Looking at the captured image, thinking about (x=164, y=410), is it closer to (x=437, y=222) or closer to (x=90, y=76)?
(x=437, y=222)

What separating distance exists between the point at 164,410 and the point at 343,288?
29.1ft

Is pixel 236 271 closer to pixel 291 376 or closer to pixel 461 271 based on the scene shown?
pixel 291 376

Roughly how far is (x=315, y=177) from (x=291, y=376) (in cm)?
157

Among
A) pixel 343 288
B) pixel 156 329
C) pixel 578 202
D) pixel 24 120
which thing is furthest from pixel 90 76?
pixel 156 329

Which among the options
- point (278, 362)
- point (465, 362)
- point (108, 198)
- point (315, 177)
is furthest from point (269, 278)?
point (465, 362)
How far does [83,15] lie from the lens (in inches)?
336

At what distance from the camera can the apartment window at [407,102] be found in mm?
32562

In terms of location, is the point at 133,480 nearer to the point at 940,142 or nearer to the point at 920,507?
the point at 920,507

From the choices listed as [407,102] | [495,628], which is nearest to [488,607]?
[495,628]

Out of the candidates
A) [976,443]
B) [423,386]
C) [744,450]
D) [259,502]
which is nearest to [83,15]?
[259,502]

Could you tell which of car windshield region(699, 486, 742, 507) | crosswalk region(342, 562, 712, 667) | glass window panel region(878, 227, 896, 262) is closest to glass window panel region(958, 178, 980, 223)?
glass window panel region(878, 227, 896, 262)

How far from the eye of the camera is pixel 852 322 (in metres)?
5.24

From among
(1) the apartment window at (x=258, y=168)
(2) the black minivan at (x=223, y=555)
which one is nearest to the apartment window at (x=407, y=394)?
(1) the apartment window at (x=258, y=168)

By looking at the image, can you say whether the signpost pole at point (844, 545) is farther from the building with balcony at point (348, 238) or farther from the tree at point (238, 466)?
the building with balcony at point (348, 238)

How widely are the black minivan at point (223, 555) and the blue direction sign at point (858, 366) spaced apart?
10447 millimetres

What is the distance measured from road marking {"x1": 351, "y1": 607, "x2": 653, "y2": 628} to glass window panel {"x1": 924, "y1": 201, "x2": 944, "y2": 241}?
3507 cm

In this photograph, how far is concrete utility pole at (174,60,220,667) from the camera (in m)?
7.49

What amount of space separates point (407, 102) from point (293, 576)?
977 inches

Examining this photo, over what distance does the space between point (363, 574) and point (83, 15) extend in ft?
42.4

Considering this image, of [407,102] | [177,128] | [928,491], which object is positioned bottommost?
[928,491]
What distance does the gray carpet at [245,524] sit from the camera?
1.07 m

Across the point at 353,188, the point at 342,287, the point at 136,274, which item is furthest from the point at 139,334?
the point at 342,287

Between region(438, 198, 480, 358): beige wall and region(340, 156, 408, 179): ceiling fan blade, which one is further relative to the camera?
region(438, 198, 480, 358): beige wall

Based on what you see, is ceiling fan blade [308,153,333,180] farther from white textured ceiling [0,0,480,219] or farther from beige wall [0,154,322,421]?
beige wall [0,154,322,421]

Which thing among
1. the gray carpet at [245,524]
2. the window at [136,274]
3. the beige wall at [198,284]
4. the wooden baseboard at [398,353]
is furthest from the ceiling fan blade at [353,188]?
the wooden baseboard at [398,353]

:: Objective ::
Quote only the lines from the line containing "Examining this photo, over" through the end of the listing, please, keeping both the first and the last line.

:: Answer for the task ::
Examining this photo, over what distance does the space between point (363, 574) and point (83, 15) extend in ft?
42.4

Considering this image, of [407,102] | [177,128] | [928,491], which object is positioned bottommost?
[928,491]
What distance does the gray carpet at [245,524] sit from the camera?
1.07 m

Across the point at 353,188, the point at 342,287, the point at 136,274, which item is furthest from the point at 139,334?
the point at 342,287

Between region(438, 198, 480, 358): beige wall and region(340, 156, 408, 179): ceiling fan blade, which one is further relative to the camera?
region(438, 198, 480, 358): beige wall

Based on what you see, is ceiling fan blade [308,153,333,180] farther from white textured ceiling [0,0,480,219] or farther from beige wall [0,154,322,421]?
beige wall [0,154,322,421]

Which thing among
1. the gray carpet at [245,524]
2. the window at [136,274]
3. the beige wall at [198,284]
4. the wooden baseboard at [398,353]
is furthest from the ceiling fan blade at [353,188]?
the wooden baseboard at [398,353]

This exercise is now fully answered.